Number of Previous Cesarean Sections on the Results of Angiogenic Factors.

Not yet recruiting

• Conditions: Cesarean Section
• Interventions: Diagnostic Test: sFlt-1/PGIF

• Registration Number: NCT06166303
• Lead Sponsor: Saint Thomas Hospital, Panama

Brief Summary

Hypertensive disorders of pregnancy (HPT) are an important cause of maternal-feto-neonatal morbidity and mortality, being one of the three leading causes of maternal death in our country and in developing countries. The only cure for THE is termination of pregnancy, which ends up being a decision in which gestational age and maternal risks must be balanced. Angiogenic factors have come to occupy an indispensable place in the arsenal of tools that can be used to separate the patient with a high likelihood of complications from those in whom prolongation of pregnancy could represent an important neonatal benefit.
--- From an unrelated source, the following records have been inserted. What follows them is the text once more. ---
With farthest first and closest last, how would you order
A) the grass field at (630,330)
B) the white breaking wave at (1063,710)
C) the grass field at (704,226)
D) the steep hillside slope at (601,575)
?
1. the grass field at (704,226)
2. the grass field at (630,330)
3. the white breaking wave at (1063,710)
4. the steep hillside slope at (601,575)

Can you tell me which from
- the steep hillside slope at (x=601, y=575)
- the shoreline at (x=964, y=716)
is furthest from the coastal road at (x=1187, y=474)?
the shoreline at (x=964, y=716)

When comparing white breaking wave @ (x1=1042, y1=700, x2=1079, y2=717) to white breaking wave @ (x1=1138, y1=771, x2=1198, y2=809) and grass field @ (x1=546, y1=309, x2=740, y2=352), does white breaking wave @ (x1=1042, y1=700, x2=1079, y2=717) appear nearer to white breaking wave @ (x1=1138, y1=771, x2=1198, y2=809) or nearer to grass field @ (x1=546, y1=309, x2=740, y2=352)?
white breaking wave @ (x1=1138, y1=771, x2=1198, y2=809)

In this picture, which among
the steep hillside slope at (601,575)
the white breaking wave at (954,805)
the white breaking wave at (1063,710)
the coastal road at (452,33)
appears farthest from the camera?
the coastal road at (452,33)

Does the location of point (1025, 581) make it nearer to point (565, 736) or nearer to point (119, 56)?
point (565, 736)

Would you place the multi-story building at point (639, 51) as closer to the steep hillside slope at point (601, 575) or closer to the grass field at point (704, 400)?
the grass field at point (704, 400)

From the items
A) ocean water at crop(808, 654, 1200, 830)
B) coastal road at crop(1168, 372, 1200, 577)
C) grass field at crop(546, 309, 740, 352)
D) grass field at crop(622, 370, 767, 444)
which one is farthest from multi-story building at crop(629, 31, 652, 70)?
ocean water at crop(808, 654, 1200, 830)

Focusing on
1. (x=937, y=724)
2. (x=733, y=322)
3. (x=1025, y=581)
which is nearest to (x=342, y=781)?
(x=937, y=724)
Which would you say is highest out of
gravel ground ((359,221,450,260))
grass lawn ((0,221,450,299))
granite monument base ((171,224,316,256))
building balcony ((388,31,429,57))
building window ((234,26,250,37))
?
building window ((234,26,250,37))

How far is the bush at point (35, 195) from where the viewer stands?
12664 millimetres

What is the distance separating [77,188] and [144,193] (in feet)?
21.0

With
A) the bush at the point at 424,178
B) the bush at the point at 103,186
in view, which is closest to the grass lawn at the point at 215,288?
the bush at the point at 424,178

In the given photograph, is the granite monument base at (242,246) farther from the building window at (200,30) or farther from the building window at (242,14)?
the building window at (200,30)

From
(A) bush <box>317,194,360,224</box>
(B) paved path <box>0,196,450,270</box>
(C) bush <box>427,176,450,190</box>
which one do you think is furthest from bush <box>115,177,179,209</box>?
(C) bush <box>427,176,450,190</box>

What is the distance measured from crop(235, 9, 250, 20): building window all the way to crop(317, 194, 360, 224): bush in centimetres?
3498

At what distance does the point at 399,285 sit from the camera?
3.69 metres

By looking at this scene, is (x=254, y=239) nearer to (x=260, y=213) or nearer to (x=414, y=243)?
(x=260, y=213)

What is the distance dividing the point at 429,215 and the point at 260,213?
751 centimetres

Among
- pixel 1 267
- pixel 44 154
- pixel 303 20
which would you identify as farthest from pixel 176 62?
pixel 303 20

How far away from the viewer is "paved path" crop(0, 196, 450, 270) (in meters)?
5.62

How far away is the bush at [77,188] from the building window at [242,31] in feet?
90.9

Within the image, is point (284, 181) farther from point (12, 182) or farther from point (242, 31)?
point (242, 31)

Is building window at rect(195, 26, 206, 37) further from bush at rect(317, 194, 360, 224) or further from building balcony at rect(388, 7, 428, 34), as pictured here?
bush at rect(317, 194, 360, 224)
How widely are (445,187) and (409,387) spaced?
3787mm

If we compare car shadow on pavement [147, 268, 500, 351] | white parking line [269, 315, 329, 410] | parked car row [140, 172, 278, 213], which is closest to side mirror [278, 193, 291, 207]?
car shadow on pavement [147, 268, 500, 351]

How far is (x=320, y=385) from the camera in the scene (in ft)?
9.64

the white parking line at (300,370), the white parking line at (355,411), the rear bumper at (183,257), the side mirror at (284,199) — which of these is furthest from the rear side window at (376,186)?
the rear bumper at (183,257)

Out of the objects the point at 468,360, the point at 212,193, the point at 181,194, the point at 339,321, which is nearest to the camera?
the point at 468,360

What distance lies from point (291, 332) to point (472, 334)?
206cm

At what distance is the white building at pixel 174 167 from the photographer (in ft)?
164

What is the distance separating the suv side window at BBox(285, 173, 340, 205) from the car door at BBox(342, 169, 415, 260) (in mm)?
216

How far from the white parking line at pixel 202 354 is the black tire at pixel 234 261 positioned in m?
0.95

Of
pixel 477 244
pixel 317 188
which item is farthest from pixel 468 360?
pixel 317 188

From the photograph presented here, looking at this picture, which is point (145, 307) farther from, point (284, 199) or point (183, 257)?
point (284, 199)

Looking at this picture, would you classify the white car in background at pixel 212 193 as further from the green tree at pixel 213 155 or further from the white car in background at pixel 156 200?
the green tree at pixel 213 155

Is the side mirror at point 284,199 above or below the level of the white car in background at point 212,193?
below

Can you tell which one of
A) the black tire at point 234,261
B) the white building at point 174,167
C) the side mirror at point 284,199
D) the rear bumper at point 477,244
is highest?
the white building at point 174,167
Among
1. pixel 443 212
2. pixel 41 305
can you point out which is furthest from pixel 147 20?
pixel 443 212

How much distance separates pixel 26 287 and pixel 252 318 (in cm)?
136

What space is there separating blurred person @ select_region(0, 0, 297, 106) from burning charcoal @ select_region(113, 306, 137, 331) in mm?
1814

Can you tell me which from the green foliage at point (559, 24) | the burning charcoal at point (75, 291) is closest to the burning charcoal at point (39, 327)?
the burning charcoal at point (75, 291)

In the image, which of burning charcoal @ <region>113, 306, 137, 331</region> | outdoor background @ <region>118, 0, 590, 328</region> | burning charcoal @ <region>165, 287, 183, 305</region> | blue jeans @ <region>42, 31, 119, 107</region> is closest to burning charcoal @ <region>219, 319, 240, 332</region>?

Although the usefulness of angiogenic factors in these scenarios is known, little is known about the effects that other conditions might have on their serum levels, mainly those that have an effect on trophoblastic invasion, the process that initiates implantation of the pregnancy in the endometrium. The purpose of the present study is to assess the effect that a history of uterine surgery, such as caesarean section, might have on angiogenic factor scores in subjects with no history of a hypertensive disorder of pregnancy.

Detailed Description

Not available

Study Timeline

• Study First Submitted: 2023-12-04
• Study First Submitted QC: 2023-12-04
• Study First Posted: 2023-12-12
• Status Verified: 2024-04
• Last Update Submitted: 2024-04-15
• Last Update Posted: 2024-04-17
• Study Start: 2024-06-01
• Primary Completion: 2024-09-30
• Study Completion: 2024-11-30

Recruitment & Eligibility

• Status: NOT_YET_RECRUITING
• Sex: Female
• Target Recruitment: 540

Inclusion Criteria

• 36 weeks of gestation or more
• Singleton pregnancy
• Previous cesarean section (case)

Exclusion Criteria

• Vasculitis
• Twin pregnancy
• Chronic endometritis
• Smoking
• Lupus
• Renal failure
• Liver disease
• Thrombocytopenia

Study & Design

• Study Type: OBSERVATIONAL
• Study Design: Not specified

Arm && Interventions

Group	Intervention	Description
No Cesarean	sFlt-1/PGIF	Subjects scheduled for an elective or urgent cesarean, but no history of previous cesarean section
Previous Cesarean Section	sFlt-1/PGIF	Subjects with one or more previous cesarean sections

Primary Outcome Measures

Name	Time	Method
Index sFlt-1/PIGF	From the moment of randomization up until delivery. Between 24-48 hours.	Angiogenic factors, normal value.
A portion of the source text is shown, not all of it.